+++ DOCUMENT PASSAGE +++

# Nokon Cables on Force or Rival



## Retro Grouch (Apr 30, 2002)

Is anyone using Nokon (or Aztec for that matter) cables and housings on a Force or Rival groupo? I was wondering if there are any issues going this route.

Thanks!


----------



## Mdeth1313 (Nov 1, 2001)

I'm running nokons on my sram force. I dont have sram brakes, I have zero gravity instead, but my fd, rd and shifters are sram-- I'm only using the nokon housing, I opted for power cordz and their liner instead, but no issue running those-- I do not run the liner the entire length of the cable- only the length of the housings, as its road riding--

I put a couple of drops of lube into the liners and blew it thru before inserting the cable--

the main thing w/ the shifters is to get the nokons for campy-- you'll want the pieces for routing the cable under the handlebar tape.


----------



## Retro Grouch (Apr 30, 2002)

Thanks for the reply.


----------



## drumdog (Feb 26, 2006)

I am also running Nokon's with the full Force group. No real problems but I've only had it three weeks. The only issue I had was the tendency of the cable going to the rear derraileur wanting to sag down and get into the spokes under the cogset. This was solved by reducing the cable length and I also needed to increase the cable tension a bit for good der. position...just normal stuff getting a new setup dialed in as far as I'm concerned.


----------



## NTM (Jul 20, 2004)

*aztec*

full force no probs


----------



## flyer1622 (Mar 10, 2007)

*campy nokon used*

IF you run nokon cables designed for campy there will be no problems. I have that setup myself and the shifting and braking are flawless.


----------

+++ DATASET CONTENT +++

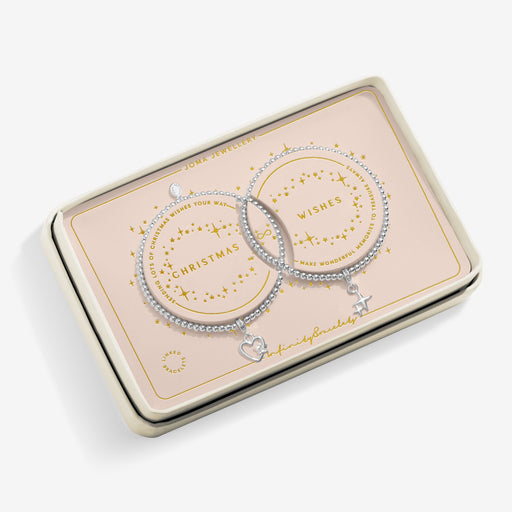 Blush tin showing Joma Jewellery linked Christmas Wishes bracelets – perfect Christmas gift for her.
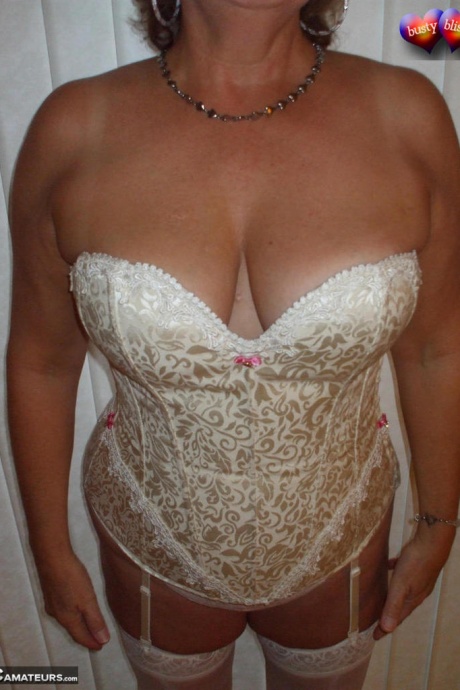 Зрелая женщина позирует обнаженной в корсете и нейлоновых чулках с подвязками 13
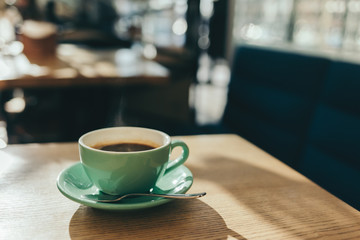 Cup of morning coffee on a wooden table in a cafe.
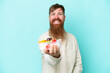 © luismolinero - Redhead man with long beard holding a bowl of fruit isolated on blue background with happy expression
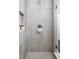 Shower stall clad in gray tile, featuring built-in storage and updated fixtures at 2536 Maricopa Blvd, Whitestown, IN 46075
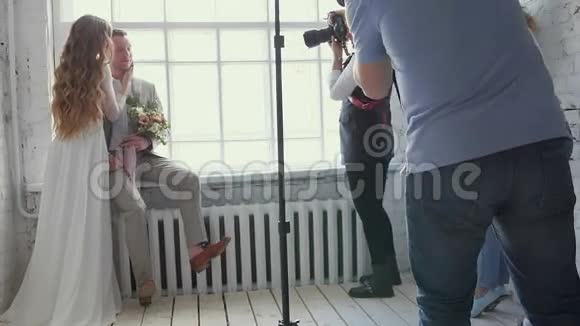 一对新郎新娘在大师班为摄影师摆姿势模型进行拍照贝克阶段视频的预览图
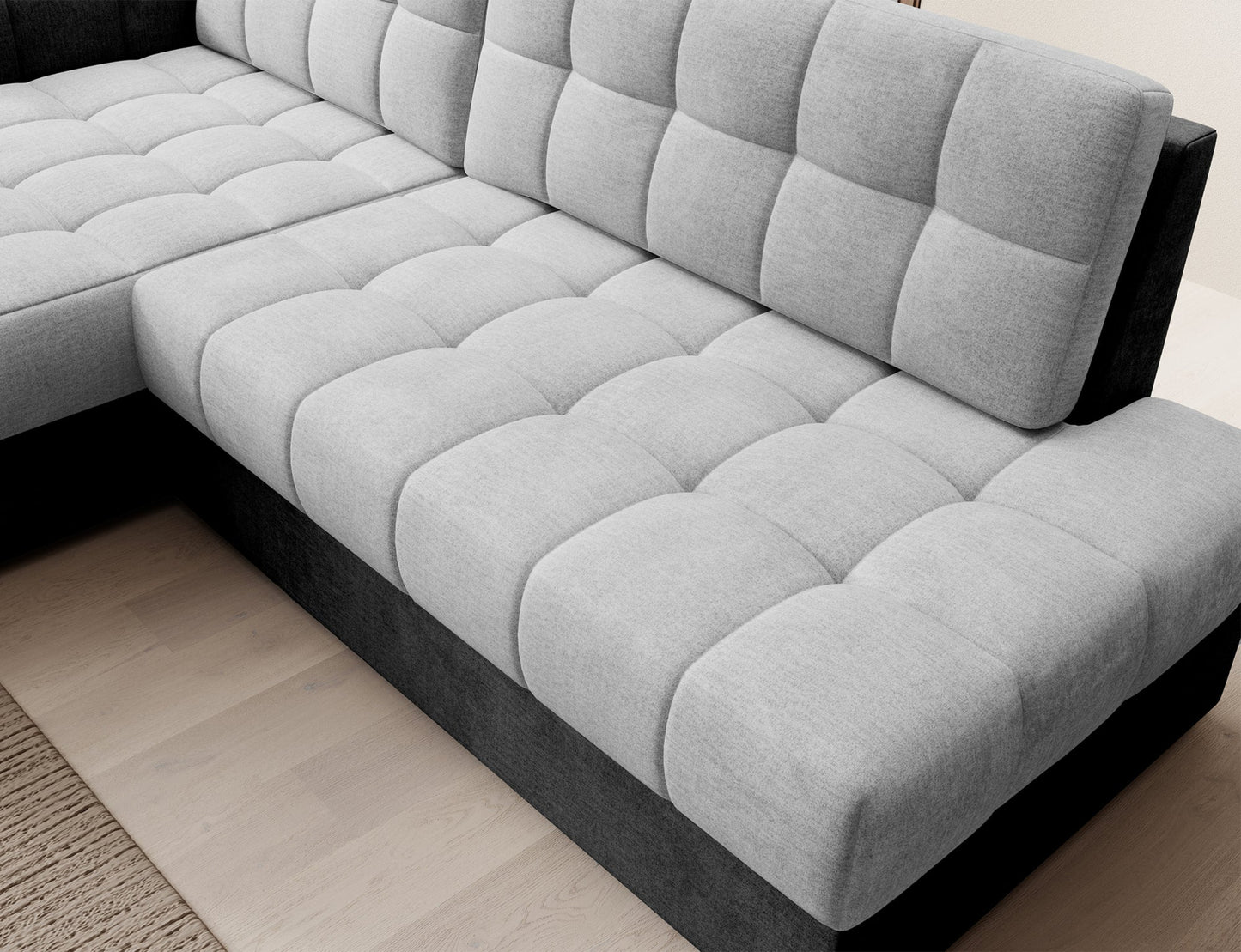 Narożne, pikowane siedzisko narożnika Blezalt lewy w jasnoszarej i ciemnoszarej tkaninie Monolith – wygodna strefa relaksu do salonu.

+++

> _WORK TO COMPLETE_
[A] Translate this sentence from the forum thread on Nokon cables into Spanish: "IF you run nokon cables designed for campy there will be no problems."
[B] Reproduce everything in the Nokon cables thread from "I put a couple" down to "the handlebar tape.".
[C] In the Nokon cables thread, what brakes does the poster running Nokon housing on SRAM Force use instead of SRAM brakes?

> _RESPONSE LIST_
[A] Si usas cables Nokon diseñados para Campy, no habrá problemas.

[B]
I put a couple of drops of lube into the liners and blew it thru before inserting the cable--

the main thing w/ the shifters is to get the nokons for campy-- you'll want the pieces for routing the cable under the handlebar tape.

[C] Zero Gravity brakes.